The replacement sub-process is the “reception window” of external information (see Figure 1-2). In contrast, because the shift sub-process is logically isolated from

external stimuli (see also Figure 1-2) and the manipulated material in the shift sub-process is already located in WM storage, shift is also considered “internal

replacement”. Replacement is hypothetically influenced directly by bottom-up control in the posterior area, whereas shift is influenced primarily by top-down control in the frontal area (e.g., Courtney et al., 1997; Halgren et al., 2002; Kessler & Kiefer, 2005; Pourtois et al., 2001). This hypothesis is consistent with Andres & Van der Linden (2002) and Baddeley et al. (1997), where executive processes were not exclusively sustained in the frontal cortex.
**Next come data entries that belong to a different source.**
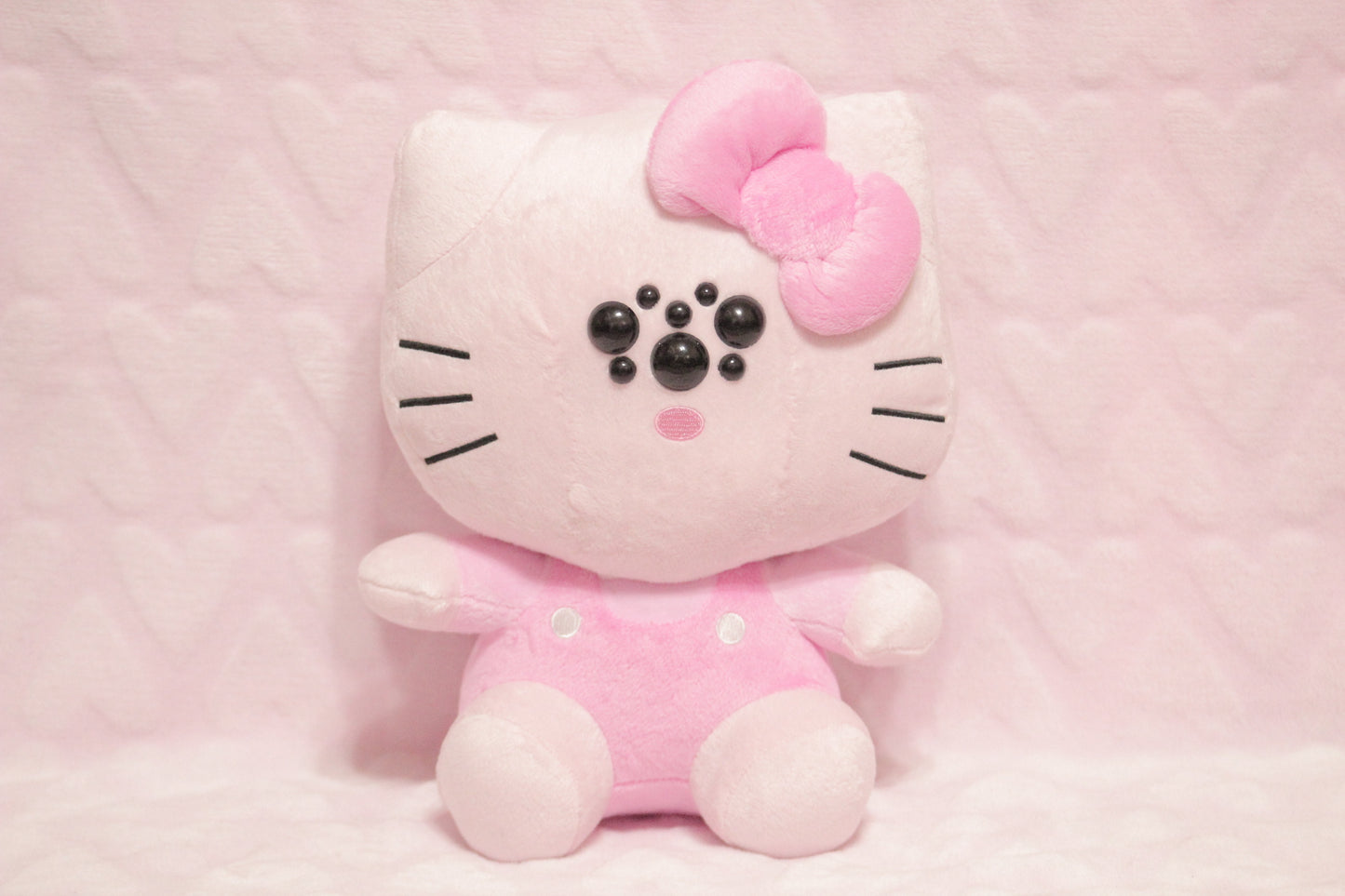 Extra eyes add on, for find or send in customs only!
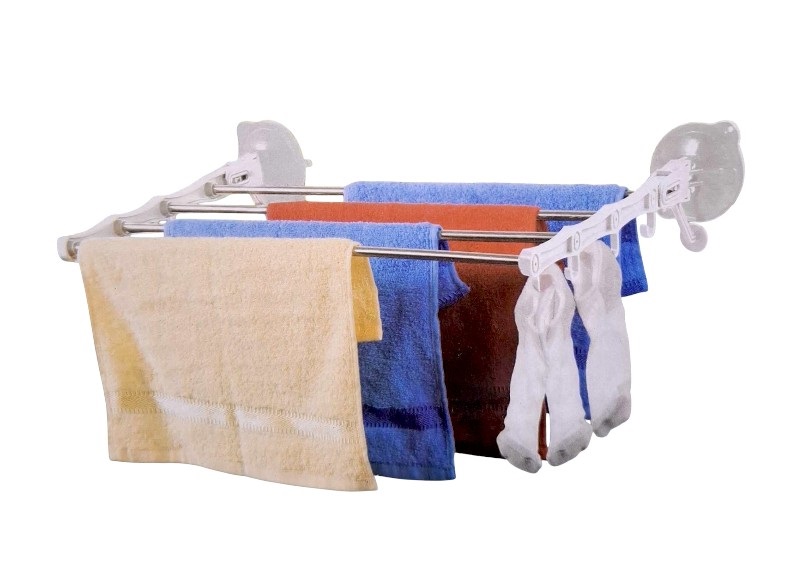 Απλώστρα ρούχων - 5876 - 521926 - Image 2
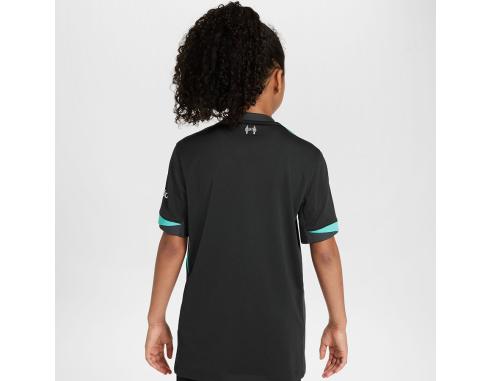 Koszulka Nike Liverpool FC 2024/25 Stadium Away Jr FN9125-322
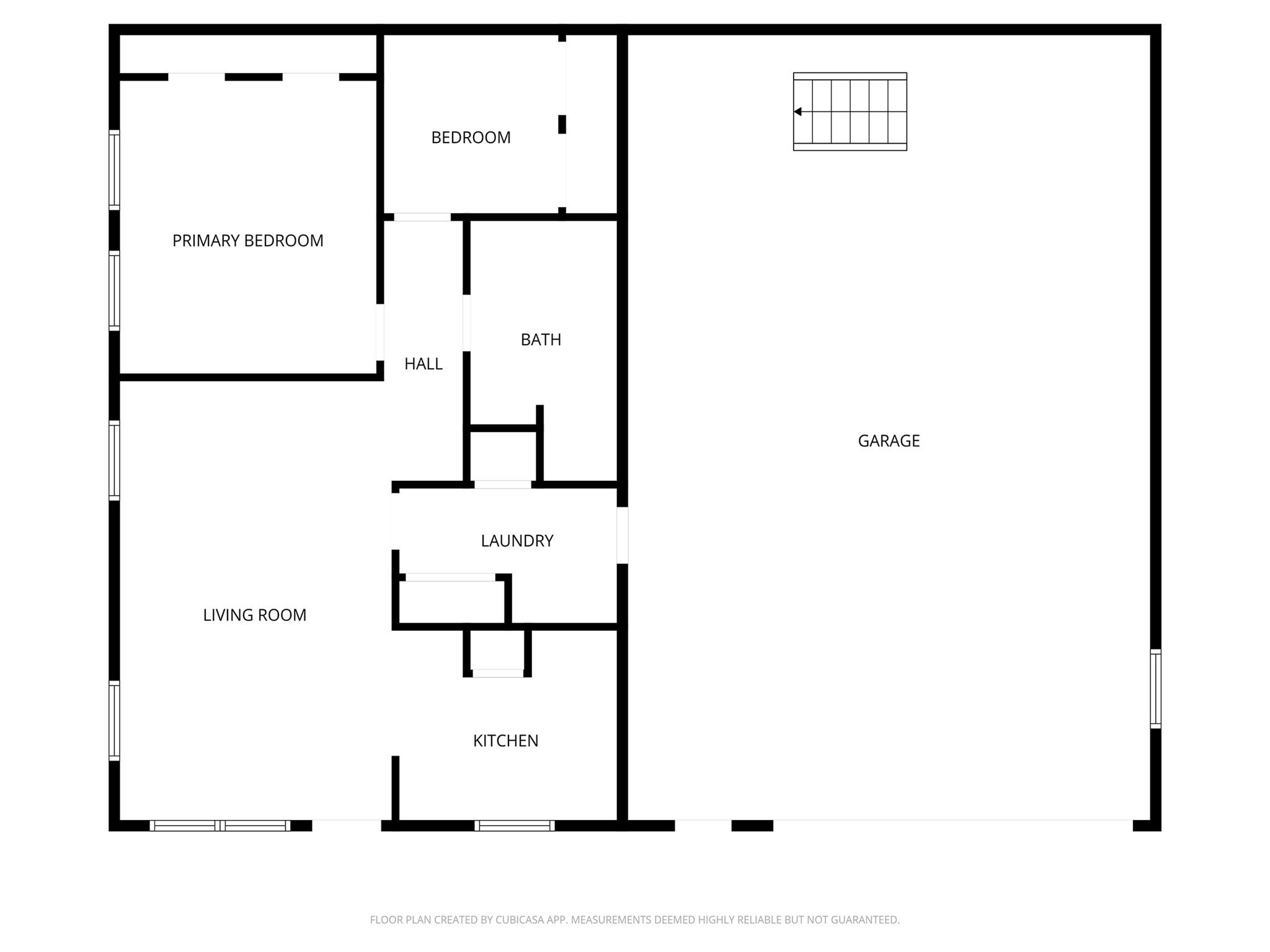 75 County Road 129, Taylor, TX 76574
Hemispheric lateralization is known to exist in domain-specific tasks (e.g., spatial vs. verbal), in general processing (e.g., Beauregard, Chertkow, Murtha, Dixon, & Evans, 1997; Deutsch, Bourbon, Papanicolaou, & Eisenberg, 1988; Petersen, Fox, Snyder, & Raichle, 1990), between levels of n in N-back tasks (e.g., Smith & Jonides, 1997), or by identical stimuli whose domains were assigned by top-down control (Stephan et al., 2003). The N-back task allows interface customization in the sense that domain-specific tasks can be created either by conceptual or data-driven control. In a conceptual N-back task, different attributes of apparently identical stimuli can be rendered relevant by different task instructions. Because only instructions differ between the spatial and verbal versions of the task, domain-specific lateralization should be expected in the shift sub-process, which is supposedly influenced by

conceptual control. However, domain-specific lateralization should not be expected in the replacement sub-process, which is purportedly a data-driven sub-process (and the appearance of stimuli is identical in both versions). In the contrasting design of data-driven N-back tasks, attributes relevant to the task are defined by stimulus appearance, and therefore domain-specific lateralization should be expected in the replacement process.

1.6.3. Proposed experimental tests of the logical analysis

Sub-processes of the N-back task were tracked using difference waveforms: 1-back – 0-back waveforms containing the replacement sub-process, and 2-back – 1-back waveforms containing the shift sub-process.

1.6.4. Choice of ERP as methodology

Because temporal resolution was too low to analyze sub-processes in previous

imaging studies (Ragland et al., 2002; Smith & Jonides, 1997), these studies revealed only summation of overlapped sub-processes during a particular (long) period. For this reason, the current study applied ERP, which has high temporal resolution, to scrutinize sub-processes of the N-back task.